A REVIEW OF LES AMITIÉS PARTICULIÈRES BY ROGER PEYREFITTE
Les Amitiés Particulières was published by Jean Vigneau in Marseille in 1943 and won the Prix Theophraste Renaudot in 1945. It was translated into English as Special Friendships by Felix Giovanelli (New York: Vanguard Press, 1950), and Edward Hyams (London: Secker & Warburg, 1958).
On this website will be found a special PDF, put together elsewhere, which combines the better English translation by Hyams with fine lithographs especially produced by Peyrefitte's friend, the artist Gaston Goor, for the de-luxe French edition published by Flammarion in 1953.
Rare masterpiece on a misunderstood subject *****
by Edmund Marlowe, 22 October 2013
This is the deeply moving love story of brilliant 14 year-old aristocrat Georges de Sarre and beautiful 12 year-old Alexandre Motier at St. Claude’s, a French, Catholic boarding-school in the 1920s. Though determinedly chaste, their love is passionately expressed through kisses and poems, and there is no mistaking the sensuality underpinning it.
Whether consummated or not, for many centuries such intense love affairs between younger and older boys were a feature of boarding-school life that brought joy and relief to some of the more feeling and less hung-up sort of adolescents, as well as grief and catastrophe to the minority whose liaisons were discovered and crushed by the Christian authorities. They were essentially pederastic, satisfying different emotional needs in the younger and older participants, though the disparity in age lent them special intensity for both.
This ancient tradition more or less died a generation or so ago; the boys who would once have partaken or at least have approved of romantic friendships nowadays either never see their appeal, brought up as they are in a society so antagonistic to them, or shun them through terror of being misunderstood and branded as gay.

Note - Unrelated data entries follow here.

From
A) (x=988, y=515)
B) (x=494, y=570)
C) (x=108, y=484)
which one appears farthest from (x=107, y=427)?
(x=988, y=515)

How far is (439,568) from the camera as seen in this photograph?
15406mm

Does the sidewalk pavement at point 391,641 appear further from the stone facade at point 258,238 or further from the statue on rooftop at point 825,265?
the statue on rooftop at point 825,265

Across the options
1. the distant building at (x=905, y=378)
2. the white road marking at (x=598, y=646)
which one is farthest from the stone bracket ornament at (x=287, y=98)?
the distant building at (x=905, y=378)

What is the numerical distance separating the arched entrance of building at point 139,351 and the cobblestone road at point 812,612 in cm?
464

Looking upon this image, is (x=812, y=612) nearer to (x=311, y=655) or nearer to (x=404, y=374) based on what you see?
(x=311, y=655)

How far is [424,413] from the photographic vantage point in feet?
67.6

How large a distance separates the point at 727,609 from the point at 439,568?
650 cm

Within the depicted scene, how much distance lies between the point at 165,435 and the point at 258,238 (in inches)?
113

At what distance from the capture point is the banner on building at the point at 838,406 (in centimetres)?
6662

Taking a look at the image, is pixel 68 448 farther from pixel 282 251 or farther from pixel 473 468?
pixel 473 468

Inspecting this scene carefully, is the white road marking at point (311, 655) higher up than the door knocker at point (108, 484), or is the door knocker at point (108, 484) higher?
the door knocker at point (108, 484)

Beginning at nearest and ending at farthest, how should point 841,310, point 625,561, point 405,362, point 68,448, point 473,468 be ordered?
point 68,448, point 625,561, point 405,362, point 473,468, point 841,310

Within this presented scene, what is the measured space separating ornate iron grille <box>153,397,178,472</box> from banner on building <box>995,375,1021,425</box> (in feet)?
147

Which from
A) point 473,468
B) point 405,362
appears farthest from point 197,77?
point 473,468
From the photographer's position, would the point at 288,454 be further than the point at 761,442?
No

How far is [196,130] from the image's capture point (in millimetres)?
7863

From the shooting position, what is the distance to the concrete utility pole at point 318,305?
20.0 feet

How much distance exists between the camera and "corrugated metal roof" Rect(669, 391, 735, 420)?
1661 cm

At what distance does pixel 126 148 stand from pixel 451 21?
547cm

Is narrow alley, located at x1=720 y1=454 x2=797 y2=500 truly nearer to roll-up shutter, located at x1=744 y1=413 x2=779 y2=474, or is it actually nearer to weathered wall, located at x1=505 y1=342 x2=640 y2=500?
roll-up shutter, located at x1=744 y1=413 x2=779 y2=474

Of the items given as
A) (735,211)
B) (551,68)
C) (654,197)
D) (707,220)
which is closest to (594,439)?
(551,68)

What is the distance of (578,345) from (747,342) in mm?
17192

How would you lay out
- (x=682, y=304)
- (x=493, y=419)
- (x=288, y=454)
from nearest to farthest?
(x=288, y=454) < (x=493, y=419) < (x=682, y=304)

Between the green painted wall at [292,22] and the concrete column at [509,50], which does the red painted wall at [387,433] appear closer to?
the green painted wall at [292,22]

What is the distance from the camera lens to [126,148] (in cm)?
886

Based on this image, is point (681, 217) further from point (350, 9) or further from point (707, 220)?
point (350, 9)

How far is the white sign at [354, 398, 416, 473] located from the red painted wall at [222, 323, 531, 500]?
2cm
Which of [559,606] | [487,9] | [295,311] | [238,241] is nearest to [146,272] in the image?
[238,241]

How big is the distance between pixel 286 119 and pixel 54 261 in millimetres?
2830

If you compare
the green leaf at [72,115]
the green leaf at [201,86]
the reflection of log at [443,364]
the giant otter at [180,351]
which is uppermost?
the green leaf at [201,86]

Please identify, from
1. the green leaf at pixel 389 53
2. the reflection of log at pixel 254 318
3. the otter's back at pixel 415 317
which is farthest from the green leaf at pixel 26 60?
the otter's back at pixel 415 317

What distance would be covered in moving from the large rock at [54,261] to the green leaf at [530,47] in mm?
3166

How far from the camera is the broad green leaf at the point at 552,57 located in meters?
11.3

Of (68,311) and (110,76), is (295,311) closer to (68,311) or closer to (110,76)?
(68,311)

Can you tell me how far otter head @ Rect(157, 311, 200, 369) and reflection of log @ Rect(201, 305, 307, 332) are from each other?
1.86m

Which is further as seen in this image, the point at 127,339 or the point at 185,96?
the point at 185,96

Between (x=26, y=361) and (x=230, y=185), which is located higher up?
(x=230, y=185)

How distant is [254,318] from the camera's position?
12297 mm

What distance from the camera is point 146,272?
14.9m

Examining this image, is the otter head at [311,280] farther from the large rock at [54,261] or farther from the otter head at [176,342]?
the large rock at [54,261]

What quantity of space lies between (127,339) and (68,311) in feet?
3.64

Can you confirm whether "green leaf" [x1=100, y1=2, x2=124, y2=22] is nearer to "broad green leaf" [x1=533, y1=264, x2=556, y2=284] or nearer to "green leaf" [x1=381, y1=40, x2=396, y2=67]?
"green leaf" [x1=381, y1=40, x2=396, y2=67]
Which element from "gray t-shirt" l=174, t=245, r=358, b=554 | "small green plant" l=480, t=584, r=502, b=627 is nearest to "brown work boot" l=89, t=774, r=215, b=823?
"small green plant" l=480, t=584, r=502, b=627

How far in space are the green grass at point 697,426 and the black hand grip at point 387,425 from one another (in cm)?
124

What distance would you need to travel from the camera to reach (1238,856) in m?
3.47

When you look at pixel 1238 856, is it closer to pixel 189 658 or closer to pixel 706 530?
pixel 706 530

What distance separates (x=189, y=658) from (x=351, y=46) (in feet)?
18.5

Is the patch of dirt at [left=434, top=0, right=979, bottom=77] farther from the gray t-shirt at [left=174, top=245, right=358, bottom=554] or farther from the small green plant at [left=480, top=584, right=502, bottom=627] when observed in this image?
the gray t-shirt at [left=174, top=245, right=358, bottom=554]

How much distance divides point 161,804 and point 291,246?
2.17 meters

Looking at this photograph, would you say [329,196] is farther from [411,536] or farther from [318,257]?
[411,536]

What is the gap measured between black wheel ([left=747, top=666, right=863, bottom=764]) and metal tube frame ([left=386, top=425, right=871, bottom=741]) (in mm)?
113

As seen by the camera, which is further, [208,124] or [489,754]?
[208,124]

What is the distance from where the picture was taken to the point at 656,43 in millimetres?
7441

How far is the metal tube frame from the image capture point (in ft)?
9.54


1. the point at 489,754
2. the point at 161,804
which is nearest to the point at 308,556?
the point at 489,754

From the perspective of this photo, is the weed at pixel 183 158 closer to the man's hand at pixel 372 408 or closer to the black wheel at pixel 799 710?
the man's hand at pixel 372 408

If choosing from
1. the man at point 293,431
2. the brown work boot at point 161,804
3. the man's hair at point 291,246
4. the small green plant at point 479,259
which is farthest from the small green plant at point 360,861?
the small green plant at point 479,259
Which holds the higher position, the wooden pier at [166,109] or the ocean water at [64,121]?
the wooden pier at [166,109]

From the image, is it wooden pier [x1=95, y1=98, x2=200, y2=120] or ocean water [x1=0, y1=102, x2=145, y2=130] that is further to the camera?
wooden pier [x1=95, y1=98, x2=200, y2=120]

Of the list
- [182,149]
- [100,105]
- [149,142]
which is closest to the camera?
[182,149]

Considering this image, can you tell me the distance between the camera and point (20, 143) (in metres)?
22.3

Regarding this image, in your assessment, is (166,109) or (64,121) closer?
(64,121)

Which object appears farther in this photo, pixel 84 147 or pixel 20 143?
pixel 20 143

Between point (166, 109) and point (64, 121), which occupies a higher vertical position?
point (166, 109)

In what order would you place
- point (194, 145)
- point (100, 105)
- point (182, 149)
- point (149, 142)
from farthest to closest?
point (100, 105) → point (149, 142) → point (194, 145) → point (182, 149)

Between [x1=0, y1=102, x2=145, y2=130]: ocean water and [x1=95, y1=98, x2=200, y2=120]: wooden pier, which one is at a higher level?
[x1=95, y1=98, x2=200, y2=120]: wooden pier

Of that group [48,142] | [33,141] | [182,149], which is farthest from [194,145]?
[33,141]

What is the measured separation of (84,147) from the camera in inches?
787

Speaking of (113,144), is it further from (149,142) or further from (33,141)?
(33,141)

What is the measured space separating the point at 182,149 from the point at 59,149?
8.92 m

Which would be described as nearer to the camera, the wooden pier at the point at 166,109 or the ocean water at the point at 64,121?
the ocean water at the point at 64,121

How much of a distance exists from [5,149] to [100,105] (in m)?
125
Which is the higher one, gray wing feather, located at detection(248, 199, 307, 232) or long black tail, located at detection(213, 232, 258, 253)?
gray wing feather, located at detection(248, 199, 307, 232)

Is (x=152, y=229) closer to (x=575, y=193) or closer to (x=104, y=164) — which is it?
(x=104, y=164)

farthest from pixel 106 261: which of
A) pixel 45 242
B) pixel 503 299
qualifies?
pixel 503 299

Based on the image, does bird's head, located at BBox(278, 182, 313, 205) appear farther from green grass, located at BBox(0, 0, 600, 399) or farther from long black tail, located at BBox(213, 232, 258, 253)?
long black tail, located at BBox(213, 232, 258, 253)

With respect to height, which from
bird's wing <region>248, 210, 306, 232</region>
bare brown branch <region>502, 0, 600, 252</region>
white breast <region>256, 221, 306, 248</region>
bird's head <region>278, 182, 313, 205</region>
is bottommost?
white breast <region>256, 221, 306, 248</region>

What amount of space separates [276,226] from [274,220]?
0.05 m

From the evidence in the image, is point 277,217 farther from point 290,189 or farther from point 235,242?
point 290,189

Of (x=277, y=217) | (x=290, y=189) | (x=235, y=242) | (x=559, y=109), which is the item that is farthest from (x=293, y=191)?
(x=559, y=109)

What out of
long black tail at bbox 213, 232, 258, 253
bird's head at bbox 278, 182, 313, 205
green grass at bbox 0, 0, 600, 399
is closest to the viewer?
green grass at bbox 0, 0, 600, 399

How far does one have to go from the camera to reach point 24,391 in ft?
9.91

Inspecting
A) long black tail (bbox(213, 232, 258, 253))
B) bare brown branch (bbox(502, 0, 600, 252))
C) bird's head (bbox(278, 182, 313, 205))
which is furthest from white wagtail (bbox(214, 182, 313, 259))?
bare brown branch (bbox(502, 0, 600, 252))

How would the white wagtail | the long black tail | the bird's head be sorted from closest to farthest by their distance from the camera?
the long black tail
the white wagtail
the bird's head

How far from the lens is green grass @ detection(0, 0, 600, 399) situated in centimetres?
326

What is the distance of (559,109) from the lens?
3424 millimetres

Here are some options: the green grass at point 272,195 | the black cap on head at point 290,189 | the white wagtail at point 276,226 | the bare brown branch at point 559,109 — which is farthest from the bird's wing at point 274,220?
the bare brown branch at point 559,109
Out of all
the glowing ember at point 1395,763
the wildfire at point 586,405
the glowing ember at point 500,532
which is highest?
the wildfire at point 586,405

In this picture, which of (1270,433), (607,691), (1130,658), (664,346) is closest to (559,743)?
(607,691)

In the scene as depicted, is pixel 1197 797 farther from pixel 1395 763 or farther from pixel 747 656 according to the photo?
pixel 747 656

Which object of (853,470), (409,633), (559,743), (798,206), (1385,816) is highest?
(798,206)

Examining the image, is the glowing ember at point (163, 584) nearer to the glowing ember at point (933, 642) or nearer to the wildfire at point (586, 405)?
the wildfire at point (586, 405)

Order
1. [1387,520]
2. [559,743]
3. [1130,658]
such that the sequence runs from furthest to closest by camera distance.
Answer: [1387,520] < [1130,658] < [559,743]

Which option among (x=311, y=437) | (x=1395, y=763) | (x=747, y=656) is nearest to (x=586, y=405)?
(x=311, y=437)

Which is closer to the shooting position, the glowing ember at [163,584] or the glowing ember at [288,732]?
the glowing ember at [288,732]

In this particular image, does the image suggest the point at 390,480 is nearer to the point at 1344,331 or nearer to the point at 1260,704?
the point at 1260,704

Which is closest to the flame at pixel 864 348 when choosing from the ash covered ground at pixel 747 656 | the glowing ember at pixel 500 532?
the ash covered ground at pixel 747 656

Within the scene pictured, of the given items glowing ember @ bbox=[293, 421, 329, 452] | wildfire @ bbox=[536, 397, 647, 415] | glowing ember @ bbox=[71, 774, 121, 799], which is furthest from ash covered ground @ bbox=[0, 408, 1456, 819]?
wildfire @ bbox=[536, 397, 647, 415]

Indeed, the number of reviews of this book implying gayness is proof they are right to fear it is now practically impossible to escape being judged according to the new dogma insisting on a fixed sexual orientation for even early teens.
It is salutary to remember that however responsible the priests at St. Claude’s were for the tragedy of Alexandre and Georges and however misguided the abhorrence of sin that drove them to act as they did, they acted as gentle lambs compared to the savagery with which their post-Christian successors today would crush an affair that any older and younger boy had the temerity to get embroiled in. Our new moral dictators would of course destroy Alexandre to save him from an unequal relationship rather than from the sin of homosexuality, but that would make no difference to either the cruel outcome or the monstrous bigotry behind it. Ironically it would actually increase the perverse injustice of such interference: Alexandre is typical of the younger boy in a special friendship in that his emotional need for it is evidently greater and so it is even more vital to his happiness than to George’s that it should not be broken up.
Considering special friendships at boarding-school have finally disappeared from our emotional landscape and are now so badly misunderstood, we must be forever thankful that in the short space of time when they were still fairly widely understood and it had also become possible to write candidly about sexuality, such a talented writer as Peyrefitte preserved their character for us so evocatively in his first and greatest work. It is beautifully written throughout, but the last chapter soars to heights of aching pathos rarely achieved by anyone.
Note that would-be readers of an English translation are strongly advised to look out for the 1958 one in the title here. Avoid the American reissue, entitled Secret Friendships (New York, 2000), spoilt both by countless confusing omissions of punctuation and by the addition of androphilic sketches of hunky men singularly ill-suited to a story narrated entirely from the point of view of one to whom “grown-up people seemed … devoid of either mystery or beauty.”
Review originally posted on Goodreads.com, 22 Oct. 2013.